The very best thing about Python is the fact that no matter what singular unit of work you need to do, you can almost always find freely available code online that does it. QR generator? Check. Contact sheet creation? Check. Help with the imaging library, including drawing text? Check. Put the pieces together and do some customization to suit my purposes, and I was off to the races.
I also like the 'scriptiness' of the language. I felt that I didn't need to work hard to make robust and reusable code. So long as it worked for my purpose here, that was good enough. This is a rare feeling for me. I usually feel compelled to make the code as general and 'nice' as possible. I loved being able to do what I wanted quickly and not worrying about what the result looked like.
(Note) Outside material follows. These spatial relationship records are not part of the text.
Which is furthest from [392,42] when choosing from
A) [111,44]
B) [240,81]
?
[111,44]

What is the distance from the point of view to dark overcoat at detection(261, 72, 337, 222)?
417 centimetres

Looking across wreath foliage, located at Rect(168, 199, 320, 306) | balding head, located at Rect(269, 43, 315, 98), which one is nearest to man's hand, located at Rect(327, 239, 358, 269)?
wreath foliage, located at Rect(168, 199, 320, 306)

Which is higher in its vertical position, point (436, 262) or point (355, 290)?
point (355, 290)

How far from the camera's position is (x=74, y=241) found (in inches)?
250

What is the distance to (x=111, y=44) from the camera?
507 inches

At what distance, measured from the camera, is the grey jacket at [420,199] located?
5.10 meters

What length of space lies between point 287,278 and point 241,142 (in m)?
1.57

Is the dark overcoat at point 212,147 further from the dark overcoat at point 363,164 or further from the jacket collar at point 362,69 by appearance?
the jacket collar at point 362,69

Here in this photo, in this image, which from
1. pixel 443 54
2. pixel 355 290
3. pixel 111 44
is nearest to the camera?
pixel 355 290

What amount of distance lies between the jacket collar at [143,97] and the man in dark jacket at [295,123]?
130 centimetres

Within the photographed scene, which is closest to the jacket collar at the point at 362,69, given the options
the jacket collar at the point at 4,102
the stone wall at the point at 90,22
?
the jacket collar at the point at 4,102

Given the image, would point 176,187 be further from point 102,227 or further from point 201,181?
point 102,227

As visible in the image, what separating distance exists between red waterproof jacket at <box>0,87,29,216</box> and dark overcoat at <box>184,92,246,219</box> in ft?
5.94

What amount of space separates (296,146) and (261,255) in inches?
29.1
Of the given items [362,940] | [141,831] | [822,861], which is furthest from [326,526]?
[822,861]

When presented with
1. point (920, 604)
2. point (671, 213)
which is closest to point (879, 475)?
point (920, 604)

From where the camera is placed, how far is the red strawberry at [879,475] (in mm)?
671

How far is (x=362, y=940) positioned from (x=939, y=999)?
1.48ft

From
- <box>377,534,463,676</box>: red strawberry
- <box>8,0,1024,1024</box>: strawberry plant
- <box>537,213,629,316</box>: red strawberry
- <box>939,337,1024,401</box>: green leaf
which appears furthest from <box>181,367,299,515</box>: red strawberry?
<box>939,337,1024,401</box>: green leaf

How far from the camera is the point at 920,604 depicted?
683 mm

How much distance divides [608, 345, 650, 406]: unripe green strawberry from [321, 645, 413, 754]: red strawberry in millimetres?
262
But that's sort of a downside, too. When I stepped back to look at the code from a beginner's perspective, I noted how messy and likely difficult to understand it had become. I remember reading that Python inherently helped developers write good code (thanks to, for example, indentation to signify blocks of code). But this experience made me believe the opposite - it's so easy to write fast code that it can quickly end up being kind of ugly.
I also had a heck of a time getting everything set up on my Macbook. Python comes installed on OSX, but it's usually kind of old. So I downloaded and installed Python 3. After wrestling with the OS to get it to actually use that version for most Python-related things, I quickly found that the libraries I was trying to use didn't really work with this version. After several hours I ended up reverting back to the newest release of version 2. If I was a beginner trying to accomplish some relatively simple task, I would have been turned off the whole thing pretty quickly, if I even understood how to set up the environment in the first place (and I doubt much of the general public would, given how much time you are likely to spend at the command line).
So, all in all, I really like Python for my own purposes as an experienced programmer. But I'm still favouring Processing (or, even better, something like Scratch or some not-yet-existing language theorized by Bret Victor) as a beginner language. I could see Python being really handy once the basics are taught and some confidence is built, but I am still fairly sure I wouldn't want to begin with it if I had a choice.